Description:  A fistula is an abnormal connection or passageway between organs or vessels that normally do not connect. The Enterocutaneous (EC) fistula arises between the intestine and the skin surface and occurs most often as a complication after bowel surgery. Stool or other enteric substances pass through the fistula and pool up in a wound bed (such as may be present following surgery), thereby preventing wound healing. Such fistulas may also develop in the setting of malnutrition, cancer, and inflammatory disease. Closure of such fistulas requires intensive in-patient wound management and can take up to several months.

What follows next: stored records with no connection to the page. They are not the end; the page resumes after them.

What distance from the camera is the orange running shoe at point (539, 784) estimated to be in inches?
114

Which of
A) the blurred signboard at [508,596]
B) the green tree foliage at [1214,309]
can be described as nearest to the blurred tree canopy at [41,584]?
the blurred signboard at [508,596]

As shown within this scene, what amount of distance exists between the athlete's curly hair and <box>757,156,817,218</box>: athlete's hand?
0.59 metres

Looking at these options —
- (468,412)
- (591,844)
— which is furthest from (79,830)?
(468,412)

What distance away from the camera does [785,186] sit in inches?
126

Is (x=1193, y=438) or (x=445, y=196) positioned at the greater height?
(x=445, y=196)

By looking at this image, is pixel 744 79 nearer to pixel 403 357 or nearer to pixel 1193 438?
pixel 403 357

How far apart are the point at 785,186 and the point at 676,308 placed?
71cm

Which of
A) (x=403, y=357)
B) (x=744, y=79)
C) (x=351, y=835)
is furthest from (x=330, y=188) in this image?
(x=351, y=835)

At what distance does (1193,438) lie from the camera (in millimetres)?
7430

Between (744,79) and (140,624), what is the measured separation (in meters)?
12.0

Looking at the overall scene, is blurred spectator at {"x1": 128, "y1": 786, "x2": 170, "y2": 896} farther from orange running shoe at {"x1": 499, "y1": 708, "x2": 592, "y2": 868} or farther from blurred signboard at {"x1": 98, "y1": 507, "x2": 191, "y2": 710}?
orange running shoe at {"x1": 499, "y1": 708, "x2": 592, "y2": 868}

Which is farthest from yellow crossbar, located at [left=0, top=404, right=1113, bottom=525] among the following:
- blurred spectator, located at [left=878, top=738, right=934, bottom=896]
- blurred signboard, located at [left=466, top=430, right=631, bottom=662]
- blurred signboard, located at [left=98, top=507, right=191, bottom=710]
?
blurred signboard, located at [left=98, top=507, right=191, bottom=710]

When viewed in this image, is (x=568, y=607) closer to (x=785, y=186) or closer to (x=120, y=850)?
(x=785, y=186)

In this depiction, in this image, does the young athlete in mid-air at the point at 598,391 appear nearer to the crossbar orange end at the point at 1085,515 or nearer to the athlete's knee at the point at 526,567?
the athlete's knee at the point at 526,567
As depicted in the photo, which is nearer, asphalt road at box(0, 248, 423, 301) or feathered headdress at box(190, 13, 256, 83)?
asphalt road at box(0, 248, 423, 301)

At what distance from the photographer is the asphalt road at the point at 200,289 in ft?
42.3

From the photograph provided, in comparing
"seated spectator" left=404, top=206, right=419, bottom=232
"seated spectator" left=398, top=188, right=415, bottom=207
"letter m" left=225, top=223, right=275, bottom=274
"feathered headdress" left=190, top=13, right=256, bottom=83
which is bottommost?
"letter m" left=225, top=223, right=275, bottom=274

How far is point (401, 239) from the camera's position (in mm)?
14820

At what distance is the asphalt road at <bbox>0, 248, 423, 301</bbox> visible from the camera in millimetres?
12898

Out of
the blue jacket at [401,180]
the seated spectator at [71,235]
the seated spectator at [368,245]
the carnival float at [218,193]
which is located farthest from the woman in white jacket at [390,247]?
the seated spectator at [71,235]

Physicians at the University of Cincinnati developed a novel wound separator coupled to an ostomy appliance that physically separates the fistula from the wound bed, such that any stool, or other enteric substances, that pass through the fistula are prevented from communicating with the wound bed. As a result, healing is promoted because enteric substances are diverted from the wound bed, reducing the breakdown of soft tissue, skin, etc., and lowering the incidence of infection. The wound separator was utilized on several patients as part of a patient care customization plan. While no data was collected as part of a research study, the opinion of the treating physicians was that the device dramatically reduced healing time and no adverse effects were noted.
Advantages: Faster wound healing, decreased hospitalization times, adaptable for use with commonly used wound healing devices.